SELECTED EXCERPT
5K views 24 replies 13 participants last post by  Greg373 
#1 ·
Any info on a how to front wheel bearing write up and also how to tell if your wheel bearings are spent.
 
#2 ·
Jack the truck up and grab the top and the bottom of the tires and see if it rocks back and forth. The main wheel bearing is a sealed bearing inside the hub, so you have to get a new hub. Around $200-300 at parts stores about $500 at ford. There is also the spindle bearing that can be replaced if that is your problem. It sits at the back of the hub where it goes against the dust shield. You will be able to tell if that is bad if you pull it apart.

I'm guessing it's 4x4?

To tear the front end apart you need to pinch the spring C clip deal holding the lock out part of the hub, pull it off, then pull the black plastic lock out portion out. Then on the axle shaft there is a C clip that you have to spread apart and slide off the shaft and then remove the 3 washers. You will also need to remove the caliper by taking out the two bolts that hold it on. Then there are 4 bolts on the back of the hub where the knuckle is. Take those out and the hub will come off,and you will be able to see you spindle bearing. When you go to putting it back together make sure you have the dust shield on the right direction, because that will tick you off when you get everything together and go to put the caliper back on and it won't go. Also make sure the 3 washers go back in the correct order. Not too bad of a job, spraying the bolts on the back of the hub where the knuckle is a head of time may be useful. A good set of C clip pliers, needle nose pliers, the sockets, a breaker bar and or impact wrench should be all you need.
 
#17 ·
Jack the truck up and grab the top and the bottom of the tires and see if it rocks back and forth. The main wheel bearing is a sealed bearing inside the hub, so you have to get a new hub. Around $200-300 at parts stores about $500 at ford. There is also the spindle bearing that can be replaced if that is your problem. It sits at the back of the hub where it goes against the dust shield. You will be able to tell if that is bad if you pull it apart.

I'm guessing it's 4x4?

To tear the front end apart you need to pinch the spring C clip deal holding the lock out part of the hub, pull it off, then pull the black plastic lock out portion out. Then on the axle shaft there is a C clip that you have to spread apart and slide off the shaft and then remove the 3 washers. You will also need to remove the caliper by taking out the two bolts that hold it on. Then there are 4 bolts on the back of the hub where the knuckle is. Take those out and the hub will come off,and you will be able to see you spindle bearing. When you go to putting it back together make sure you have the dust shield on the right direction, because that will tick you off when you get everything together and go to put the caliper back on and it won't go. Also make sure the 3 washers go back in the correct order. Not too bad of a job, spraying the bolts on the back of the hub where the knuckle is a head of time may be useful. A good set of C clip pliers, needle nose pliers, the sockets, a breaker bar and or impact wrench should be all you need.

REQUIRED WORK
A – In the forum thread on front wheel bearings, roughly how much does a new hub cost at Ford?
B – Duplicate everything in the records from the line containing "Is [577,303] closer" down to the end of the records, with nothing changed.

MATERIAL FOR THIS EXERCISE
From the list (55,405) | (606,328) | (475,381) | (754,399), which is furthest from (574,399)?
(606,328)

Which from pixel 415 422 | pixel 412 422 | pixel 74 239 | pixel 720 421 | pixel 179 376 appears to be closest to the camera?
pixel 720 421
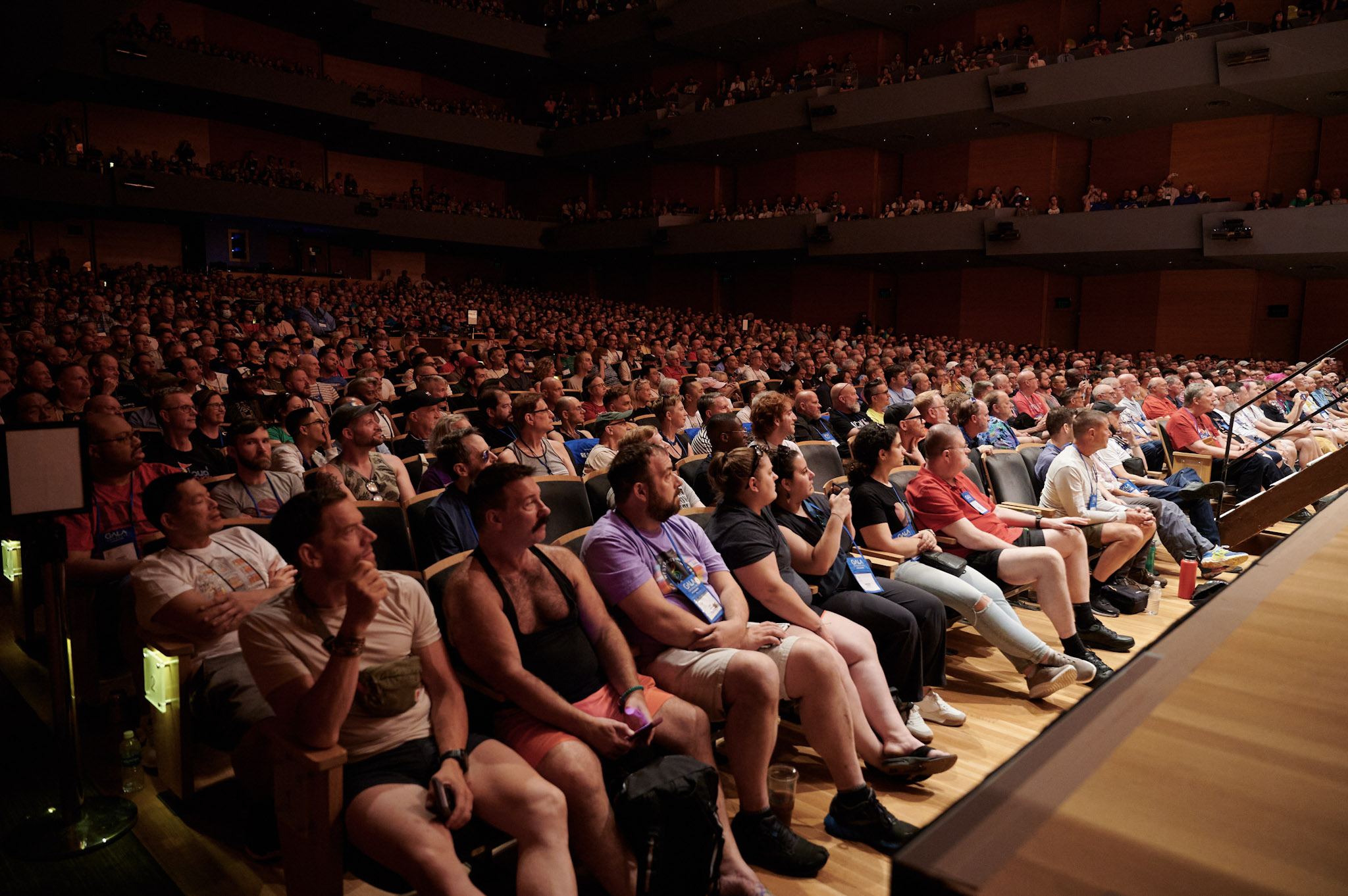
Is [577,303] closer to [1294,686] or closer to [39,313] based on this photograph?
[39,313]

IN RESPONSE
A – About $500.

B –
Is [577,303] closer to [1294,686] or closer to [39,313] based on this photograph?
[39,313]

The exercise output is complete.